**STATED TASK A:** In the text on pile bearing capacity, how many random samples are generated for each variable in the probabilistic analysis?

The strength and stiffness characteristics for each layer of soil samples used here are shown in Table 5.1. Due to the discreteness of the soil samples, the layer properties listed in Table 5.1 reflect the average value of the measured data, but in practice they show great variability. The reasons for this uncertainty of soil properties include soil classification, soil sampling, soil testing methods and calculation models, which are manifested as statistical uncertainty, testing uncertainty and knowledge uncertainty. The former two are mainly used for soil parameters, while the latter comes from the calculation model for soil, which includes the formulas for calculating axial tension (compression) pile, lateral load pile and pile tip bearing capacity. Referring to AP2A-LRFD ^[5-56] and the Beihai site data ^[5-57], Table 5.2 gives the deviation, coefficient of variation and probability distribution characteristics of various soil parameters, while Table 5.3 shows the uncertainty of the soil calculation model, which will be used as the basis for probability analysis of pile bearing capacity.

5.3.3 Probability Analysis for the Bearing Capacity of a Single Pile

The single pile selected here has a diameter of φ2438 and a pile length of 60m, and is buried in the calculated soil as shown in Table 5.2. The pile is divided into an average of 40 finite elements, with each joint comprising two horizontal nonlinear spring supports and one vertical nonlinear spring support (see Figure 5.17). The stiffness of the nonlinear spring can be determined using the pile-soil interaction model described in the previous section, while the bearing capacity of a single pile can be calculated using the nonlinear progressive failure analysis method. As a comparison, the mean value of each variable is selected for calculation during the deterministic bearing capacity analysis of a single pile, while 500 random samples are generated for each variable during the probabilistic bearing capacity analysis. Every nonlinear progressive failure analysis includes three load conditions, namely axial tension load, axial compression load and lateral load.

Table 5.4 shows the deterministic analysis results and the statistical results of the probability analysis on the bearing capacity of a single pile under axial and lateral loads, where Δ represents the bearing capacity under lateral displacement of the pile top.

Figure 5.19 shows the load-bearing capacity under axial compression and tension, respectively, as well as the probability distribution simulation for load-carrying capacity. The lateral bearing capacity of a pile top under fixed end and hinge constraints is shown in Figure 5.20.

**STATED TASK B:** Rewrite the records starting at the line containing "How far would" and ending at the last line of the records. Replace every "camera" with "lens" and leave everything else unchanged.

**SUPPLIED INFORMATION:**
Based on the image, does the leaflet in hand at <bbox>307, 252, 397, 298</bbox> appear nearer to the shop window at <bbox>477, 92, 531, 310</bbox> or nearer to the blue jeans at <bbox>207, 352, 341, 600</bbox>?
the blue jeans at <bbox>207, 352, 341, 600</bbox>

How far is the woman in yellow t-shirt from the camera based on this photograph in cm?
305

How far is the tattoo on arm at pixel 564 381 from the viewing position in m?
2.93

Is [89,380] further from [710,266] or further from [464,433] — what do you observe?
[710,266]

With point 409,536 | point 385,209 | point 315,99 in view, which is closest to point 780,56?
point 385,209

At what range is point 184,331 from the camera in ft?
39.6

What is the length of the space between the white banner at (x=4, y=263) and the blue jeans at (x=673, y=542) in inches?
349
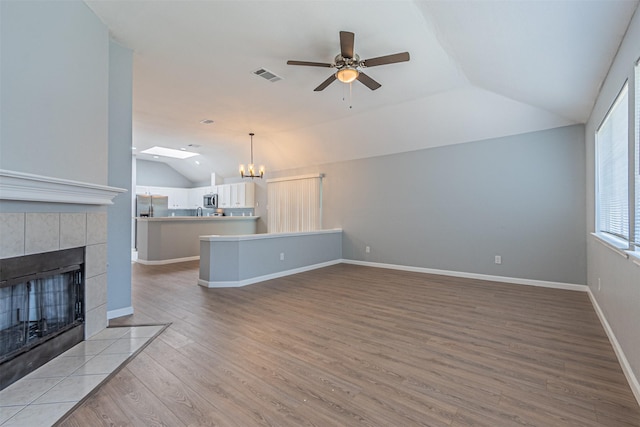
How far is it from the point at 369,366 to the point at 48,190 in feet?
8.83

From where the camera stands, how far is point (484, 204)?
16.5 ft

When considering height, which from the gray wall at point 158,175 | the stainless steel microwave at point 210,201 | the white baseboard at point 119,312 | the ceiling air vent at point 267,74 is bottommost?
the white baseboard at point 119,312

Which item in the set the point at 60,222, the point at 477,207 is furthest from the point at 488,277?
the point at 60,222

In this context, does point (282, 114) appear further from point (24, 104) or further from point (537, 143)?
point (537, 143)

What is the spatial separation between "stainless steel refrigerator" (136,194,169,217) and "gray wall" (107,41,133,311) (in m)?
6.87

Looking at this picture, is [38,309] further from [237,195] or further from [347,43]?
[237,195]

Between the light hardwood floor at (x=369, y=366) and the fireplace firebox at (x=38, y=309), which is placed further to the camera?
the fireplace firebox at (x=38, y=309)

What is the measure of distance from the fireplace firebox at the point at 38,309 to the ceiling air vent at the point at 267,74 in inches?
109

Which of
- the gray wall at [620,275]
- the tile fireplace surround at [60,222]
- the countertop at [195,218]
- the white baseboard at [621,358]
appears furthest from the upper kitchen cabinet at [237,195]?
the white baseboard at [621,358]

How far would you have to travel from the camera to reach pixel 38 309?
2.24 metres

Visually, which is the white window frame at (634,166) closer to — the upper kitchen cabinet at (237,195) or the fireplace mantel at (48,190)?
the fireplace mantel at (48,190)

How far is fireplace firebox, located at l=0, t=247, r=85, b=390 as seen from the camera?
1950 millimetres

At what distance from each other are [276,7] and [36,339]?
3.26 metres

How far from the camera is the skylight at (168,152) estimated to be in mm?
8367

**TASK RESPONSE A:** 500

**TASK RESPONSE B:**
How far would you have to travel from the lens to reach pixel 38 309?
2.24 metres

Visually, which is the white window frame at (634,166) closer to — the upper kitchen cabinet at (237,195) or the fireplace mantel at (48,190)?
the fireplace mantel at (48,190)

How far is fireplace firebox, located at l=0, t=247, r=85, b=390 as seen from the lens?
1950 millimetres

At what distance from each other are [276,7] and [36,339]?
3.26 metres

How far from the lens is the skylight at (168,152) estimated to be in mm?
8367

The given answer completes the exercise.